Text Classification for Sentiment Analysis – Precision and Recall

Accuracy is not the only metric for evaluating the effectiveness of a classifier. Two other useful metrics are precision and recall. These two metrics can provide much greater insight into the performance characteristics of a binary classifier.

Classifier Precision

Precision measures the exactness of a classifier. A higher precision means less false positives, while a lower precision means more false positives. This is often at odds with recall, as an easy way to improve precision is to decrease recall.

Classifier Recall

Recall measures the completeness, or sensitivity, of a classifier. Higher recall means less false negatives, while lower recall means more false negatives. Improving recall can often decrease precision because it gets increasingly harder to be precise as the sample space increases.

F-measure Metric

Precision and recall can be combined to produce a single metric known as F-measure, which is the weighted harmonic mean of precision and recall. I find F-measure to be about as useful as accuracy. Or in other words, compared to precision & recall, F-measure is mostly useless, as you’ll see below.

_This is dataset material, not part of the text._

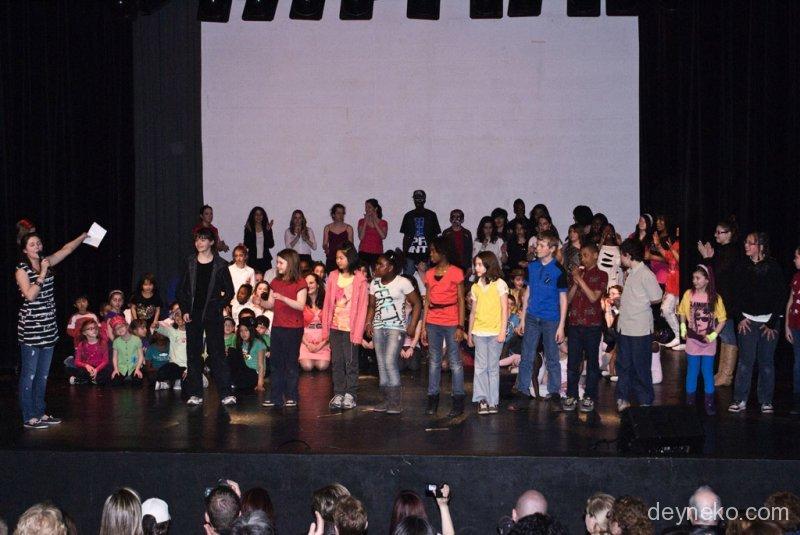 окончание концерта в Кавалье де Ласаль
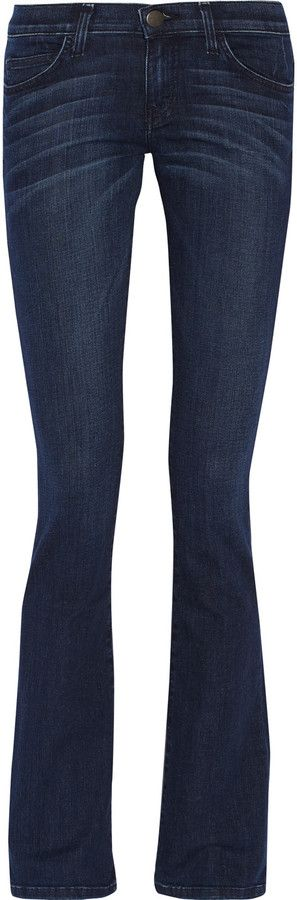 Current/Elliott The Slim Boot low-rise bootcut jeans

Measuring Precision and Recall of a Naive Bayes Classifier

The NLTK metrics module provides functions for calculating all three metrics mentioned above. But to do so, you need to build 2 sets for each classification label: a reference set of correct values, and a test set of observed values. Below is a modified version of the code from the previous article, where we trained a Naive Bayes Classifier. This time, instead of measuring accuracy, we’ll collect reference values and observed values for each label (pos or neg), then use those sets to calculate the precision, recall, and F-measure of the naive bayes classifier. The actual values collected are simply the index of each featureset using enumerate.

import collections
import nltk.metrics
from nltk.classify import NaiveBayesClassifier
from nltk.corpus import movie_reviews

def word_feats(words):
	return dict([(word, True) for word in words])

negids = movie_reviews.fileids('neg')
posids = movie_reviews.fileids('pos')

negfeats = [(word_feats(movie_reviews.words(fileids=[f])), 'neg') for f in negids]
posfeats = [(word_feats(movie_reviews.words(fileids=[f])), 'pos') for f in posids]

negcutoff = len(negfeats)*3/4
poscutoff = len(posfeats)*3/4

trainfeats = negfeats[:negcutoff] + posfeats[:poscutoff]
testfeats = negfeats[negcutoff:] + posfeats[poscutoff:]
print 'train on %d instances, test on %d instances' % (len(trainfeats), len(testfeats))

classifier = NaiveBayesClassifier.train(trainfeats)
refsets = collections.defaultdict(set)
testsets = collections.defaultdict(set)

for i, (feats, label) in enumerate(testfeats):
	observed = classifier.classify(feats)

print 'pos precision:', nltk.metrics.precision(refsets['pos'], testsets['pos'])
print 'pos recall:', nltk.metrics.recall(refsets['pos'], testsets['pos'])
print 'pos F-measure:', nltk.metrics.f_measure(refsets['pos'], testsets['pos'])
print 'neg precision:', nltk.metrics.precision(refsets['neg'], testsets['neg'])
print 'neg recall:', nltk.metrics.recall(refsets['neg'], testsets['neg'])
print 'neg F-measure:', nltk.metrics.f_measure(refsets['neg'], testsets['neg'])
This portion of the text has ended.